SpringBoard¶
In [1]:
from graphPlot import *
# Define an adjacency dictionary
A = {1:[2,3], 2:[4,5], 3:[6,7]}
# Create a SpringBoard object with a field constant `Q` and spring constant `k`
SB = SpringBoard(A, k = 1, Q = -1)
# Use `move()` to simulate the SpringBoard `deltaT` the time step, and `n` the number of timesteps:
SB.move(0.1, 500)
# call plot to show the image (you may have to execute the plot command twice if you are using Jupyter)
SB.plot()
Since SB is an object, we can move it more:
In [2]:
SB.move(0.1, 1000)
SB.plot()
SpringBoard Animation¶
In [3]:
from graphPlot import *
# Define a SpringBoard object
SB = SpringBoard({1:[2, 3, 7], 2:[3, 4], 3:[5], 4:[5, 6], 5:[7, 8, 6], 6:[8, 9, 10, 11], 7:[8]}, k=1, Q=-1)
# Create an animation object
ani = SB.animate(0.1, numFrames = 100, movesPerFrame = 75, xlim = [-6.5,6.5], ylim = [-6.5,6.5], size = (7,7))
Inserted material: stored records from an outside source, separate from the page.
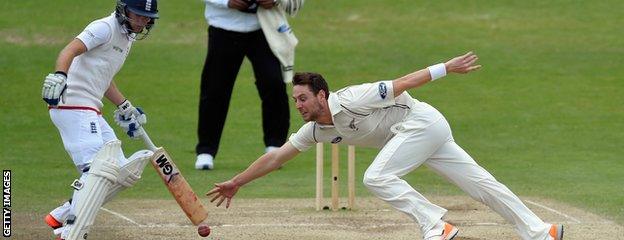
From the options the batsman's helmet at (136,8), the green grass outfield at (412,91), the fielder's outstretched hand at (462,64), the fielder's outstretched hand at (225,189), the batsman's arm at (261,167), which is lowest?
the green grass outfield at (412,91)

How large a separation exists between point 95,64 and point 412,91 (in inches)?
304

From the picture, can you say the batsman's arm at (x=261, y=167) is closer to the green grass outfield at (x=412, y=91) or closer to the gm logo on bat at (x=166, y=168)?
the gm logo on bat at (x=166, y=168)

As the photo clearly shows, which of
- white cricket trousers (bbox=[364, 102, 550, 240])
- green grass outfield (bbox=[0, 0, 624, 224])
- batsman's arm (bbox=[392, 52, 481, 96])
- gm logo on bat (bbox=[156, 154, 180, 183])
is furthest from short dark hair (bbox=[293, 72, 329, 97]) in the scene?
green grass outfield (bbox=[0, 0, 624, 224])

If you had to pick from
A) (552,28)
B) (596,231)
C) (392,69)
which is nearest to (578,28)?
(552,28)

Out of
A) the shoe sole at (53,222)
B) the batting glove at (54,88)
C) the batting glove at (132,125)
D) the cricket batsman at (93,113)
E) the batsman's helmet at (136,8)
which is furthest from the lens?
the batting glove at (132,125)

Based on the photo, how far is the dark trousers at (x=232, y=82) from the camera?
11.7 m

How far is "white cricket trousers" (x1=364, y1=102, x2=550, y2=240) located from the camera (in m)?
7.70

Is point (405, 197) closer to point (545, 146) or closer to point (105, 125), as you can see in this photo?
point (105, 125)

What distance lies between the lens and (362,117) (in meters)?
7.82

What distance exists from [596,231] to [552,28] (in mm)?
9988

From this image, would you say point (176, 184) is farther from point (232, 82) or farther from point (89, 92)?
point (232, 82)

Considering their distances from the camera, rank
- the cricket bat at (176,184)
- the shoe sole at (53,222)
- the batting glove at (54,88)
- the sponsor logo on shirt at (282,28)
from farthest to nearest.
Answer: the sponsor logo on shirt at (282,28) < the shoe sole at (53,222) < the cricket bat at (176,184) < the batting glove at (54,88)

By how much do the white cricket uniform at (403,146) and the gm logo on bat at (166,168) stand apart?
75 cm

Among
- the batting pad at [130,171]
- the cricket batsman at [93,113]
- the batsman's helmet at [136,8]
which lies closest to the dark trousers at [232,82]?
the cricket batsman at [93,113]
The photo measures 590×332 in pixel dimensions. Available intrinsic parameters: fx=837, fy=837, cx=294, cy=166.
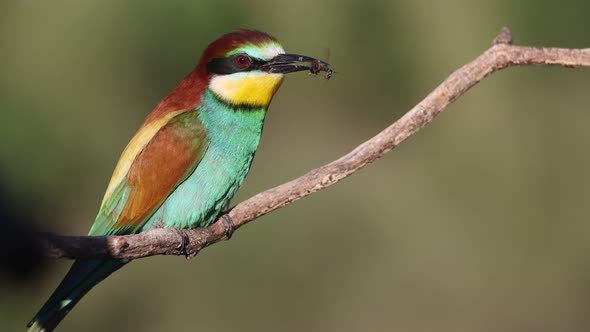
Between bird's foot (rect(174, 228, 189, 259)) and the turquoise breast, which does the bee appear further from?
bird's foot (rect(174, 228, 189, 259))

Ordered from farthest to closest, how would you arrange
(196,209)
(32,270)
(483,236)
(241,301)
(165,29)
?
(165,29)
(483,236)
(241,301)
(196,209)
(32,270)

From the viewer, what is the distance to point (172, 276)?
3.83 meters

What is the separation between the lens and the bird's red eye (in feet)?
6.31

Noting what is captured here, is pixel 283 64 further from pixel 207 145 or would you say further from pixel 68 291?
pixel 68 291

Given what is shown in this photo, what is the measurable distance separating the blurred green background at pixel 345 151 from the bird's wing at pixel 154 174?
174 cm

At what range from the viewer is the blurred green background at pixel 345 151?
12.5ft

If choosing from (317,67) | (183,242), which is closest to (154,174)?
(183,242)

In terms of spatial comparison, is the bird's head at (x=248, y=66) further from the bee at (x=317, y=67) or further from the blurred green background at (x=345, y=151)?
the blurred green background at (x=345, y=151)

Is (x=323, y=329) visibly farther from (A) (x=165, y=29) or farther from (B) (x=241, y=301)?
(A) (x=165, y=29)

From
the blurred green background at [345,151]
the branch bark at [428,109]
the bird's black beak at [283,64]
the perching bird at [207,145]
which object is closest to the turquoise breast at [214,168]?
the perching bird at [207,145]

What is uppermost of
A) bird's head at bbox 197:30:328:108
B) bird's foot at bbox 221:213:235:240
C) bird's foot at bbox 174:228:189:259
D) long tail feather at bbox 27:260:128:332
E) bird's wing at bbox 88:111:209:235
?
bird's head at bbox 197:30:328:108

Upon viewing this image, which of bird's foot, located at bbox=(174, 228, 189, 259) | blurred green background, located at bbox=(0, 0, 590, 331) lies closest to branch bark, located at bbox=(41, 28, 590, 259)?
bird's foot, located at bbox=(174, 228, 189, 259)

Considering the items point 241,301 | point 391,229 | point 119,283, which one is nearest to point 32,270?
point 241,301

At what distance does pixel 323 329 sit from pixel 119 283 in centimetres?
96
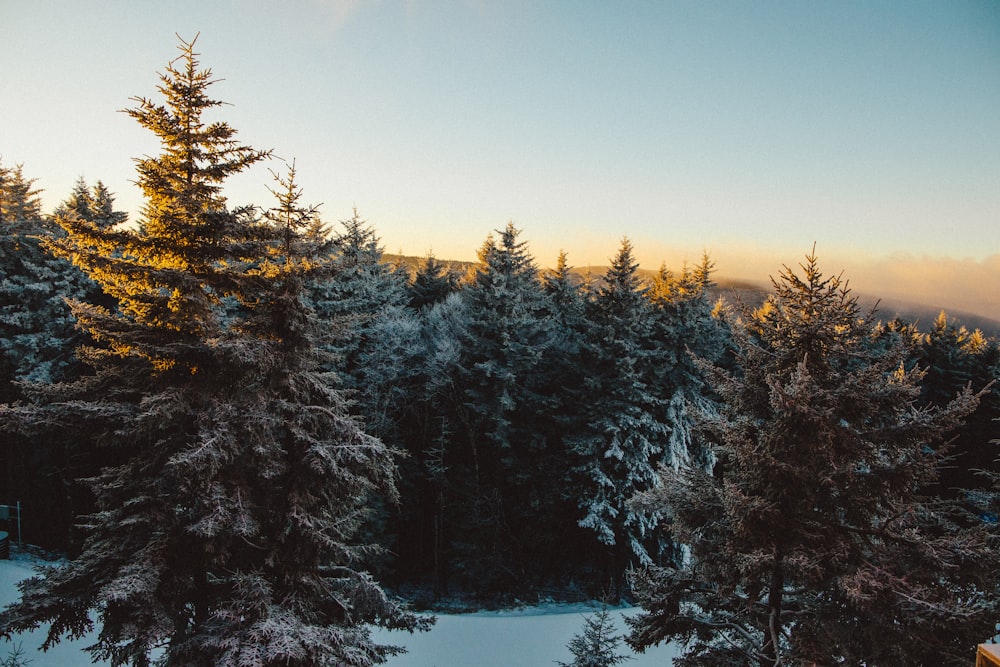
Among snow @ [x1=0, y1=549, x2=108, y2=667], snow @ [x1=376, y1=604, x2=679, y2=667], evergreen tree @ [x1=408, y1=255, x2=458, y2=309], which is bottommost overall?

# If you are working in a Jupyter Notebook, you can use IPython to create a JS animation. Otherwise, use plt.show()
from IPython.display import HTML
HTML(ani.to_jshtml())
Out[3]:
Graph¶
In [4]:
from graphPlot import *
# Define an adjacency dictionary
B = {1:[2,5,4], 2:[3], 3:[6,4], 5:[7,8], 6:[7,8]}
# Define a graph object
G = Graph(B)
# call `plot()`
G.plot()
We can access the adjacency matrix of the graph G:
In [5]:
G.adjacencyMatrix
Out[5]:
To randomly reset the node position and have the graph "settle" again, use random_reset():
In [6]:
G.random_reset()
G.plot()
Digraph Graph¶
Very similarly to the pprevious example, we can create a graph object but set isDigraph to true in order to set the graph type:
In [7]:
from graphPlot import *
# Define an adjacency dictionary
C = {1: [3,2], 2: [4], 3: [5,2], 4: [2, 5, 6], 5: [7, 8, 6], 6: [8], 7: [1, 5, 8], 8: [6, 7] , 9:[6], 10:[6], 11: [6]}
# Define a graph object and set `isDigraph` to True
D = Graph(C, isDigraph = True)
# call plot to show
D.plot()